Steeped in alcohol, filled with a rich water ganache and covered in chocolate these chillies make a decadent dinner party dessert.
Step 1: Ingredients & Equipment
This is a simple recipe, with very few ingredients. The most it will cost you (besides the alcohol) is time, as the chilli peppers need to marinate for at least 12 hours before they can be filled and coated.
Large, mild chilli peppers (recipe makes enough to fill six chillies)
200 g good dark chocolate
Flavoured tea (optional to flavour the ganache filling)
You'll also need a small sharp knife, a saucepan, bowls, spoons, a seive, a clean jar/pot with a lid, piping bag, baking parchment.
Step 2: Prepare the Chillies
First you need to prepare the chillies. Using a small sharp knife, cut a long slit down one side of each chilli. Remove all of the seeds and membrane. This can be a bit tricky to do while keeping the pepper intact. I cut out most of it with the tip of a knife, and scooped the rest away with my little finger. You might want to wear some plastic gloves at this point.
If your chillies are quite spicy, or you're serving them to friends you want to keep, you probably want to reduce the heat first. Poach the chillies in boiling water for a couple of minutes, then strain.
Step 3: Marinate the Chillies
Put the deseeded chillies into a clean jar or other container, and pour in enough of the rum to cover them. Put a lid on and leave the chillies to marinate for at least 12 hours.

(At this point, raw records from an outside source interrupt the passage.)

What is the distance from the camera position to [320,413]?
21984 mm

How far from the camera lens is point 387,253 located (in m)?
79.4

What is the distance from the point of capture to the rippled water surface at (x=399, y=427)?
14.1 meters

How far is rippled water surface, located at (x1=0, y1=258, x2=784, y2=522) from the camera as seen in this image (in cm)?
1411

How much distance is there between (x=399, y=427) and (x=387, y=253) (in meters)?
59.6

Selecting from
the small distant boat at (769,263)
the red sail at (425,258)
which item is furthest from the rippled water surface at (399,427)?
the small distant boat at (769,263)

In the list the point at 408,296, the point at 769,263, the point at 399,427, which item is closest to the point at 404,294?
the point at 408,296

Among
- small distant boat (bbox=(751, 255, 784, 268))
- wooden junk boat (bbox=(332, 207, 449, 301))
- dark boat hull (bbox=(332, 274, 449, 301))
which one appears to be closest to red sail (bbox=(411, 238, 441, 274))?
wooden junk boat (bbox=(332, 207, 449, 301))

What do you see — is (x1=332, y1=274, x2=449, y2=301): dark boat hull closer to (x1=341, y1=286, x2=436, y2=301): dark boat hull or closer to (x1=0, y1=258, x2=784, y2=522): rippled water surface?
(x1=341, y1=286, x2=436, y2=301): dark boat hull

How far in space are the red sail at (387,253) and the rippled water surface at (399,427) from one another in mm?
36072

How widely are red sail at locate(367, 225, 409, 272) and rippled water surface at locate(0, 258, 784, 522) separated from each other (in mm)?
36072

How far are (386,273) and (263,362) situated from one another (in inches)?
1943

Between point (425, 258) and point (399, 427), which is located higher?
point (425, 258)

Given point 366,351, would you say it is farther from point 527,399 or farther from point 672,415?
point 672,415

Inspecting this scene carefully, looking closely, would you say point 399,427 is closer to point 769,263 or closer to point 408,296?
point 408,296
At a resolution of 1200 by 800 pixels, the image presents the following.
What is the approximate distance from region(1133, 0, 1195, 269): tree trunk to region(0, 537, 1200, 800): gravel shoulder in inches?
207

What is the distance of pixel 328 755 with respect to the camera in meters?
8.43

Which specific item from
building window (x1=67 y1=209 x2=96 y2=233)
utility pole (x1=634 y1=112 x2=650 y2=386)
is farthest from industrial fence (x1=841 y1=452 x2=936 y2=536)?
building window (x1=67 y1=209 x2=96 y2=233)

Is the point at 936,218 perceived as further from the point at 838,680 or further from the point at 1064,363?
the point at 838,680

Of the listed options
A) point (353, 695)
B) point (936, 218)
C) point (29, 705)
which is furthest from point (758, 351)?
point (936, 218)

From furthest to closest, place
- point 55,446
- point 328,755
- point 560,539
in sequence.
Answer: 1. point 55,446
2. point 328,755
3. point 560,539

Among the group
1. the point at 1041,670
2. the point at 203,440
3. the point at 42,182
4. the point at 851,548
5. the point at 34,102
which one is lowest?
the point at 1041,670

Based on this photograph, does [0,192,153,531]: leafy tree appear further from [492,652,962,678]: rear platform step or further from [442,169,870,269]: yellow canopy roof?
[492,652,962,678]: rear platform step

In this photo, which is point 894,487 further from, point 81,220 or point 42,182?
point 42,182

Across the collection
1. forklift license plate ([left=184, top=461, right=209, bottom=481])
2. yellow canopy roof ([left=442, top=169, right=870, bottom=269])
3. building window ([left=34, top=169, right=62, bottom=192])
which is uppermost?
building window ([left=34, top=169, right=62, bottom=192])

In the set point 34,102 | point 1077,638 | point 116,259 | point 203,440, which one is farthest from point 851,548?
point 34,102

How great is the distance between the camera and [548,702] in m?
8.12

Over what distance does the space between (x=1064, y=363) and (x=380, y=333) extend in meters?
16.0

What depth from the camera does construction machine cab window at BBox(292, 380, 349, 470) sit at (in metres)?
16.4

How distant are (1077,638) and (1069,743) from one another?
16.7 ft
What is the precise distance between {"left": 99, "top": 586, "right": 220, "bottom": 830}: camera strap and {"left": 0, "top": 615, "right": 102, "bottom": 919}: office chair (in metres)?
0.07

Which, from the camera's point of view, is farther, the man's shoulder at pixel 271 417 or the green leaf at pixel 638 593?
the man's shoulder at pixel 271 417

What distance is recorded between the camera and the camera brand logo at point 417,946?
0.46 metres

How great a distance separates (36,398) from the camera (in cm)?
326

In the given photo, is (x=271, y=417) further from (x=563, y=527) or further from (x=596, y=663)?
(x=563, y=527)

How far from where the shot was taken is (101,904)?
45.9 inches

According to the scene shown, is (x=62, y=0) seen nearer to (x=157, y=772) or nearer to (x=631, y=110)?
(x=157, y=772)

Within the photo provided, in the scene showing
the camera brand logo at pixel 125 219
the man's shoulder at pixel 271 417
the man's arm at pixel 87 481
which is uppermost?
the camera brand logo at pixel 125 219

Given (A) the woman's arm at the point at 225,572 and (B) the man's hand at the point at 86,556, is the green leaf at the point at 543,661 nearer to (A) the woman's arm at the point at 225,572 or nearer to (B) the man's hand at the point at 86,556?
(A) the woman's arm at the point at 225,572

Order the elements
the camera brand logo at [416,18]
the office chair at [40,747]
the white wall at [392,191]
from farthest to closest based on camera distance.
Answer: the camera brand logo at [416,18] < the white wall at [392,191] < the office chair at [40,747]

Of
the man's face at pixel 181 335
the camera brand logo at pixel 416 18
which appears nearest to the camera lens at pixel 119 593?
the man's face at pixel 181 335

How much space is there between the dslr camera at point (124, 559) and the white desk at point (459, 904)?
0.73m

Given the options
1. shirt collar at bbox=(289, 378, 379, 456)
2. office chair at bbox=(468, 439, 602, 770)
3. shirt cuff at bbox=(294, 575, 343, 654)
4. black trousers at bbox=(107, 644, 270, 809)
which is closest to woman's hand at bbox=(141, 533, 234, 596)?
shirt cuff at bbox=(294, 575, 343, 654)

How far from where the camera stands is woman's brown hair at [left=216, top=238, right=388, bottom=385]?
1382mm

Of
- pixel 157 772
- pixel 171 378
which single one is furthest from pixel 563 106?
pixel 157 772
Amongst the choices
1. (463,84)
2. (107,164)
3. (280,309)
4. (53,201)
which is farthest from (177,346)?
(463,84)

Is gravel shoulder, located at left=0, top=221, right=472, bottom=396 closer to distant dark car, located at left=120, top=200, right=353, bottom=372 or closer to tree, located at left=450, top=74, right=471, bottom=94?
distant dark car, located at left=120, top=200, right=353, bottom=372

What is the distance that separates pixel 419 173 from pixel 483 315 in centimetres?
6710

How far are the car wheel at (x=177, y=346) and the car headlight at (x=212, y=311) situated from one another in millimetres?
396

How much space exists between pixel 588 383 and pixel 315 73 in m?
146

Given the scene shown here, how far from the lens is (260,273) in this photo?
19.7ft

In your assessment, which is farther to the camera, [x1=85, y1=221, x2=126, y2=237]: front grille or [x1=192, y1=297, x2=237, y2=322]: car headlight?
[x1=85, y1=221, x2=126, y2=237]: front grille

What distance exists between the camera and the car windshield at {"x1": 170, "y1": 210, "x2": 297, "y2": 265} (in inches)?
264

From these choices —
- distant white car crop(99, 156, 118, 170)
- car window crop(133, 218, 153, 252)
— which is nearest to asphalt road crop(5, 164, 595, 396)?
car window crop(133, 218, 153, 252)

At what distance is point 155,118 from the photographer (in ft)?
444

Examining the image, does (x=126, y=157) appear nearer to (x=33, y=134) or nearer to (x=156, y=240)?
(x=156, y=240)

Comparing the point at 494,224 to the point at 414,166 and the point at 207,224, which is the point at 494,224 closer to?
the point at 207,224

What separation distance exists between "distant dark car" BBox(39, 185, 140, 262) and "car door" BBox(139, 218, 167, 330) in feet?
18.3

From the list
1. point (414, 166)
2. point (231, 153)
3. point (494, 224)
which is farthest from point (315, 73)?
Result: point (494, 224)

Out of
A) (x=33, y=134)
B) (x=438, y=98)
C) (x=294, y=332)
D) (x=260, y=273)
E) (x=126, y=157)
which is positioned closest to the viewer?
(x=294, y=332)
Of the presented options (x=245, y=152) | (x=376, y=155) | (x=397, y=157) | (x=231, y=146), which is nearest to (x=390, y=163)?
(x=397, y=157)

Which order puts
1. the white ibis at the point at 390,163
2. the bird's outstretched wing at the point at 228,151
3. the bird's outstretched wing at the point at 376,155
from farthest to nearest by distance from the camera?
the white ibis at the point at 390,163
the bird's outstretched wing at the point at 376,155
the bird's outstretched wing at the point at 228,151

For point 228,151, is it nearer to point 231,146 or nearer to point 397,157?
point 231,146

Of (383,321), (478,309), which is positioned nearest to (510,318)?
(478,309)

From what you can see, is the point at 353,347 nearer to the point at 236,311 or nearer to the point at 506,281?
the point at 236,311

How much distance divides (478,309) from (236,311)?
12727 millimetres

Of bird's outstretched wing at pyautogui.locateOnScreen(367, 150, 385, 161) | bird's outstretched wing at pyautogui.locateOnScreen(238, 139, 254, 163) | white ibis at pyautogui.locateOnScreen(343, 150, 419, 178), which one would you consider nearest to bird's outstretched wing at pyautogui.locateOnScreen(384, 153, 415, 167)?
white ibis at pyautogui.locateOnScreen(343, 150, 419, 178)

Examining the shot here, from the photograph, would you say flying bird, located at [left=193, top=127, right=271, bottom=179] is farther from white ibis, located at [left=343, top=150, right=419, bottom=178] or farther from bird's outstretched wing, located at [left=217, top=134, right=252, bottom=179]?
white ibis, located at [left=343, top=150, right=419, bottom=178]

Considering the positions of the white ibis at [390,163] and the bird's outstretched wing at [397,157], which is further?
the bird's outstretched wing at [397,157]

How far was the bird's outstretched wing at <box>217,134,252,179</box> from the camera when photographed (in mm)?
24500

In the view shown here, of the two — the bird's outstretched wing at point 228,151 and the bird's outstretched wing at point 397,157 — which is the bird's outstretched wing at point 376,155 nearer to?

(I might be biased, loving both chillies and rum, but this extra spiced alcohol makes some kick ass cocktails)
Step 4: Make the Filling
These chillies are filled with a water ganache, which I've been dying to try since hearing about it at a chocolate festival a few months ago. The basic principle is to make an emulsion using chocolate and boiling water. Since no cream is added, the only flavour you get is the pure rich dark chocolate. Adding water to chocolate seems like the last thing you should do, with the threat of seizing ever present, but with hot water and enough stirring you can work through this.
All you need is 100 g dark chocolate and about half a cup of hot water. The great thing about a water ganache is that it's easy to get flavour into it by infusing the water, or using strong brewed tea instead. I had a mango chilli tea kicking around that fit this project perfectly.
First melt the chocolate, using the microwave or with a double boiler/bain marie method. Once melted, begin adding the water/tea, a tablespoon at a time. Stir in each spoonful thoroughly, waiting until it is fully incorporated before adding the next. Don't worry if the mixture seems to be seizing, just keep adding the liquid and stirring., Eventually you will get a smooth, runny chocolate mix (this took me about six tablespoons, but can vary depending on the fat content of your chocolate). This is your ganache.
Step 5: Fill the Chillies
Leave the ganache to cool a little, until it is a pipeable consistency. Meanwhile, fish out the chillies from the alcohol and drain off any extra liquid.
Fill a piping bag with the ganache, cut off the end and pipe the filling into the chillies. Wipe away any excess squeezing out. Leave the them to set for a couple of hours, or stick them in the fridge to speed up the process.
Once the ganache has set, melt the rest of the chocolate and coat the chillies with it. Lay them on some baking parchment to set.
Step 6: The Finish
And you're done!
Once the chocolate layer has set peel the chillies from the parchment, trim off any rough edges and serve.